During the lockdown, I had decided to learn how to read and write Tamil ( due to the geo-political nature of language teaching in India I never did learn to read or write my mother tongue ) but when I started writing the rounded letters during my lessons, it felt like it had opened a portal into another world. As artists we are always looking for a sign that points us to something that explains this ‘calling’ we have to work on our ideas! As an artist born into the Tamil diaspora, my work has been deeply influenced by the intricate tapestry of my personal experiences, cultural heritage, and post post-colonial identity. Migration is an integral part of my family’s history, and it has shaped my perspective on the world and the importance of interconnectedness. Through my art, I strive to explore the significance of diaspora, migration, the status of women, and the preservation of my Tamil mother tongue within the context of speculative futures. In the context of speculative futures, I started reading up about this idea of Lemuria. In the book by Sumathi Ramaswamy called ‘The Lost Land of Lemuria: Fabulous geographies, Catastrophic Histories’ she writes
‘This fantastical land was supposed to have been in the pacific and Indian oceans.
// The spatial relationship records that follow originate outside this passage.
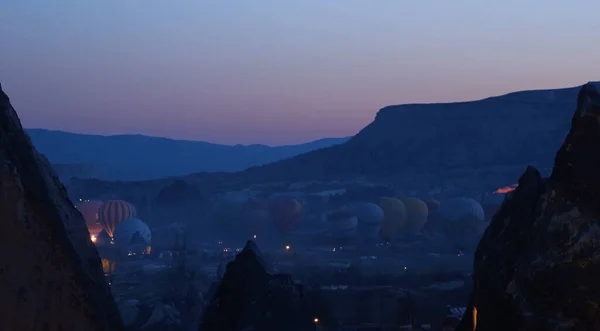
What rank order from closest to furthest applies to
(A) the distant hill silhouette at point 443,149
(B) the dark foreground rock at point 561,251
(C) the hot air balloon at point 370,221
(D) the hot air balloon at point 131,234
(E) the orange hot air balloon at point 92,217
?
(B) the dark foreground rock at point 561,251
(D) the hot air balloon at point 131,234
(C) the hot air balloon at point 370,221
(E) the orange hot air balloon at point 92,217
(A) the distant hill silhouette at point 443,149

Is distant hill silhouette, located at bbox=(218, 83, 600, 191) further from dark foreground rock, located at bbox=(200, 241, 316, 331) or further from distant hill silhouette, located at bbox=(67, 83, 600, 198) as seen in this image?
dark foreground rock, located at bbox=(200, 241, 316, 331)

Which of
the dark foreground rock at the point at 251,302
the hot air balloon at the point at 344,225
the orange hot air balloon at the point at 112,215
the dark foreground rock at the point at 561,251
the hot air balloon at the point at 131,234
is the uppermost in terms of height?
the dark foreground rock at the point at 561,251

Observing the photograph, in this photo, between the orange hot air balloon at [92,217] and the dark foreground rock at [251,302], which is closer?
the dark foreground rock at [251,302]

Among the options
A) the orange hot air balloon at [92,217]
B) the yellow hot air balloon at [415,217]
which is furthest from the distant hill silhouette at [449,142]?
the orange hot air balloon at [92,217]

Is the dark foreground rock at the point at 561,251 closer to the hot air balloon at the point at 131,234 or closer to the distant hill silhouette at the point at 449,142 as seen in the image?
the hot air balloon at the point at 131,234

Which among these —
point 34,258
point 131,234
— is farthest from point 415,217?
point 34,258

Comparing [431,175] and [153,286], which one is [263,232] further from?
[431,175]

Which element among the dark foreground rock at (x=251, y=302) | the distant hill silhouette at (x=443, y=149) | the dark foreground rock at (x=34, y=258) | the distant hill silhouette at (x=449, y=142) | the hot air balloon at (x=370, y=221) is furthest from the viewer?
the distant hill silhouette at (x=449, y=142)

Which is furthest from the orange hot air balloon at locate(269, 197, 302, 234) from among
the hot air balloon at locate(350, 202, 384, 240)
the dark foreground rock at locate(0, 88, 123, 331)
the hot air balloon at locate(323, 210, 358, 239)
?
the dark foreground rock at locate(0, 88, 123, 331)
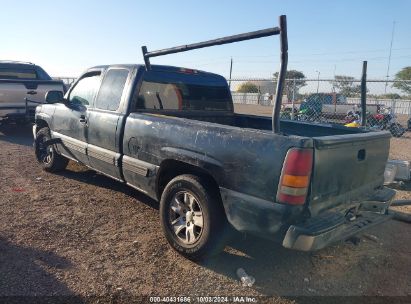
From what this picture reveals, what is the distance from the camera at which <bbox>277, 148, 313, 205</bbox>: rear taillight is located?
2.76 meters

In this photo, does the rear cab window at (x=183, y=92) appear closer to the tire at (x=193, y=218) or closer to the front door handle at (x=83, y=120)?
the front door handle at (x=83, y=120)

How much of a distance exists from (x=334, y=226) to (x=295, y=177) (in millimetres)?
567

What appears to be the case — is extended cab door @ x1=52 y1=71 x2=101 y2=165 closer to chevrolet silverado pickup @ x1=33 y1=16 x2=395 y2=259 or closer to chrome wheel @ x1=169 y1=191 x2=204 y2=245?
chevrolet silverado pickup @ x1=33 y1=16 x2=395 y2=259

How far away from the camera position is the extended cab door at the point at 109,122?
14.8ft

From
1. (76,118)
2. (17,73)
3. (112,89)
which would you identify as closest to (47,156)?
(76,118)

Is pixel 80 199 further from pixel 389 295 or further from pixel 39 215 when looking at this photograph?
pixel 389 295

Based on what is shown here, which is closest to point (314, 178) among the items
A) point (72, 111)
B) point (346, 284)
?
point (346, 284)

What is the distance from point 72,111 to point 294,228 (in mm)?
3950

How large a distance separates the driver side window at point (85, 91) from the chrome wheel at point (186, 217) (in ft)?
7.63

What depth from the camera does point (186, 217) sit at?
3.62m

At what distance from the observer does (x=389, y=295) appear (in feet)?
10.4

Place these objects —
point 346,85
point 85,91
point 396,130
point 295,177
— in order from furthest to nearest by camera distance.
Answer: point 346,85 → point 396,130 → point 85,91 → point 295,177

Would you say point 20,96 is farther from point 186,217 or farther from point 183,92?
point 186,217

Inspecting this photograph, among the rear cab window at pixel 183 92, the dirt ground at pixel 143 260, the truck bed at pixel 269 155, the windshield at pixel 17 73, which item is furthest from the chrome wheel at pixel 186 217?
the windshield at pixel 17 73
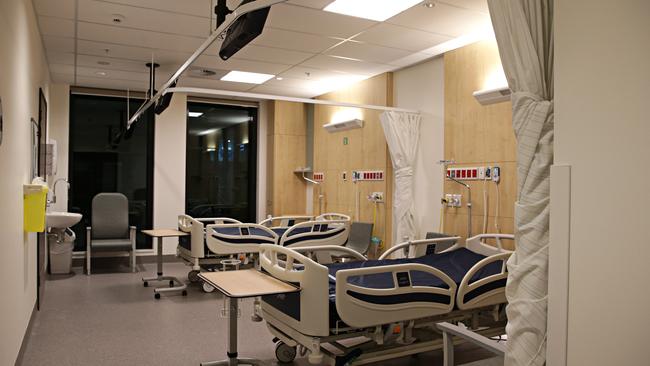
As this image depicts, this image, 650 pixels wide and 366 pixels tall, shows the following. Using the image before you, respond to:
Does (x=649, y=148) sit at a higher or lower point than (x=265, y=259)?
higher

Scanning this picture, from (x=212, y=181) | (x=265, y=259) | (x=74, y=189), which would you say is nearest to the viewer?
(x=265, y=259)

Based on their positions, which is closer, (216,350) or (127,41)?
(216,350)

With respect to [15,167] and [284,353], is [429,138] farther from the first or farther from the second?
[15,167]

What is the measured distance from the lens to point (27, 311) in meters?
4.07

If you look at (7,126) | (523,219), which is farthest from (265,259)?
(523,219)

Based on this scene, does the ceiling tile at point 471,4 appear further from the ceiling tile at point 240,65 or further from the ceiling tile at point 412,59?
the ceiling tile at point 240,65

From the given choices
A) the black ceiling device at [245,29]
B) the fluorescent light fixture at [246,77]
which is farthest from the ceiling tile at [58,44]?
the black ceiling device at [245,29]

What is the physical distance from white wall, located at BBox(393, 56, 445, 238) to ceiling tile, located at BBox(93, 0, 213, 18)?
2731 mm

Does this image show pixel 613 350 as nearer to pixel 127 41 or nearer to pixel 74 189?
pixel 127 41

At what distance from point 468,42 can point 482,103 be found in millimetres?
716

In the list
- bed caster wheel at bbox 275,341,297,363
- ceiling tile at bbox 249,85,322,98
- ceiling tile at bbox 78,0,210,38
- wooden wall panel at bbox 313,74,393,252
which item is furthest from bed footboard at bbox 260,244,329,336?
ceiling tile at bbox 249,85,322,98

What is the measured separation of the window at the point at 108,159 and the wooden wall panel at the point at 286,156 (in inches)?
79.5

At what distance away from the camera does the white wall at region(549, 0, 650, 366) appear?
140 cm

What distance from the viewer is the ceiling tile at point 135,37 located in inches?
192
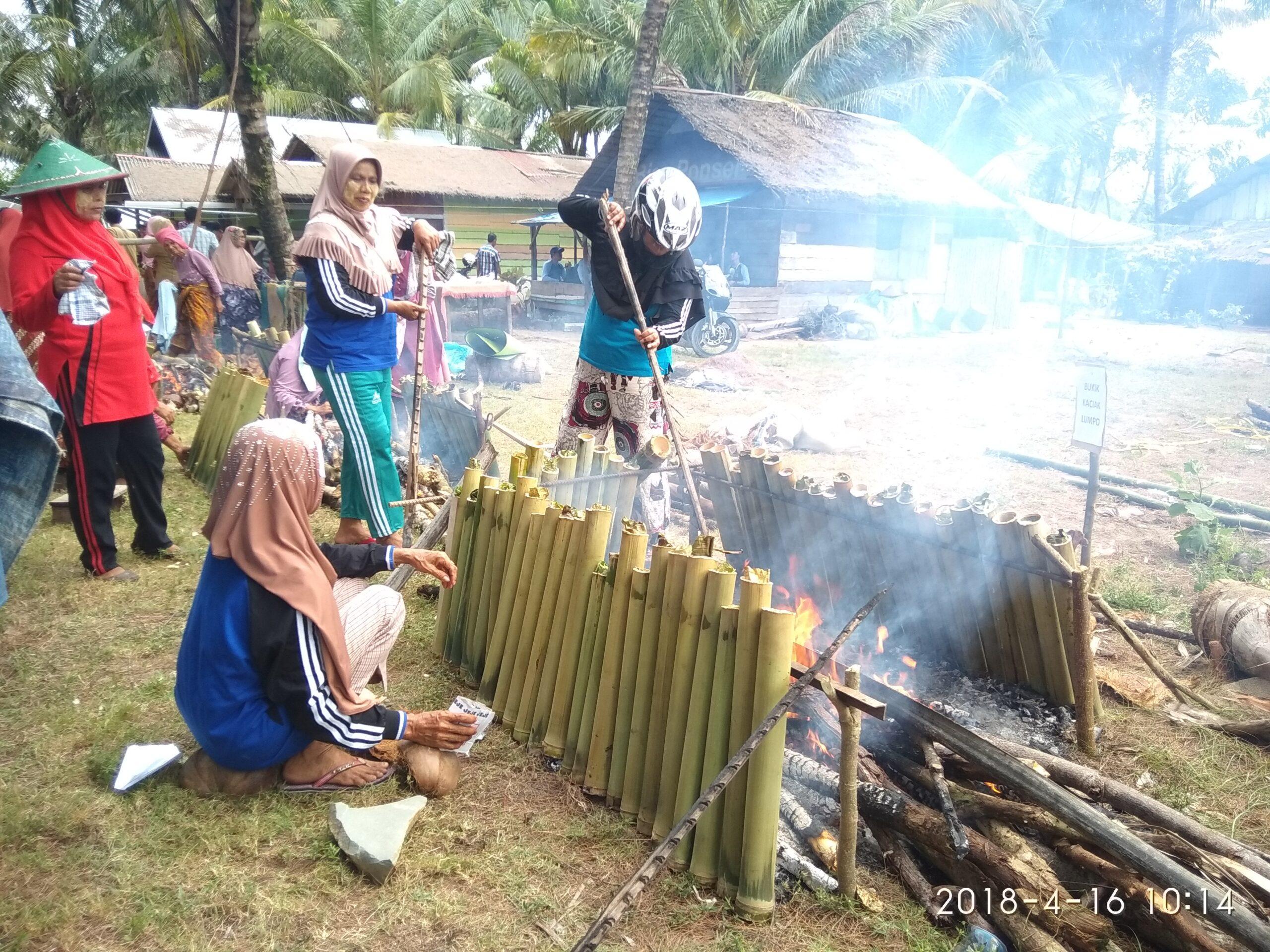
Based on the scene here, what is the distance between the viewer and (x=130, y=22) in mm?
31812

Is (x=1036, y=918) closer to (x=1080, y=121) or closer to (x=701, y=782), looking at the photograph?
(x=701, y=782)

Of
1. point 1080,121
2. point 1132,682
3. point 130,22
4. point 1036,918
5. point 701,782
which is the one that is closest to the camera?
point 1036,918

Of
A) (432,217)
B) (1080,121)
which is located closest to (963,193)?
(1080,121)

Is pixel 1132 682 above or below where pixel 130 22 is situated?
below

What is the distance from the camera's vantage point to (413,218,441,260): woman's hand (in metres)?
4.84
It is said in Tamil legend to have been civilised for over 20000 years with its population speaking Tamil. It is a land connecting Madagascar, south India and Australia covering most of the Indian ocean. It is also called Kumari Kandam by some Tamil writers. I consider Lemuria to be the work of its “place-makers,” a motley crowd whose main objective is to speak the past into being, to summon it with words and give it dramatic form, to produce experience by forging ancestral worlds in which others can participate and readily lose themselves.’
Sumathi Ramaswamy ‘The Lost Land of Lemuria: Fabulous geographies, Catastrophic Histories’
My large tapestries are aerial maps to an entire imaginary universe that can mirror our potential back to us. I want to reimagine living in the past as well as the future. Multidisciplinary British artist Tai Shani (joint winner of the 2019 Turner Prize) says in her interview that she was always interested in ‘epicness’ and how this affect has been often appropriated by fascists (spectacle is often associated with right wing politics) and was interested in how this could be reclaimed from a leftist perspective and a feminist position also. The labour and the physicality are a metaphor for my rebellion, and my tapestries are a vehicle for me to assert my individuality and personhood. It’s this way of trying to find a new language by weaving myths into my ideas of my past and future, create my own version of history and thus manifest my own version of an imagined hope-filled land. In a way I am creating anagrams of a new reality. I love the idea of circularity of time that aboriginal people conceptualise time as. It is not linear but like a continuum just like I think history is a continuum. We are part of the history for the future. We are the ancestors of the future.



I am currently working towards the Knit and Stitch shows in London and Harrogate. I am part of the current cohort of the New Platform Art program, and my work has been selected to be displayed in the Clyde and Co offices for a year (till May 2027). When I am not in my studio, I work as a textile workshop facilitator and enjoy sharing my joy of working with fabric and thread through these workshops!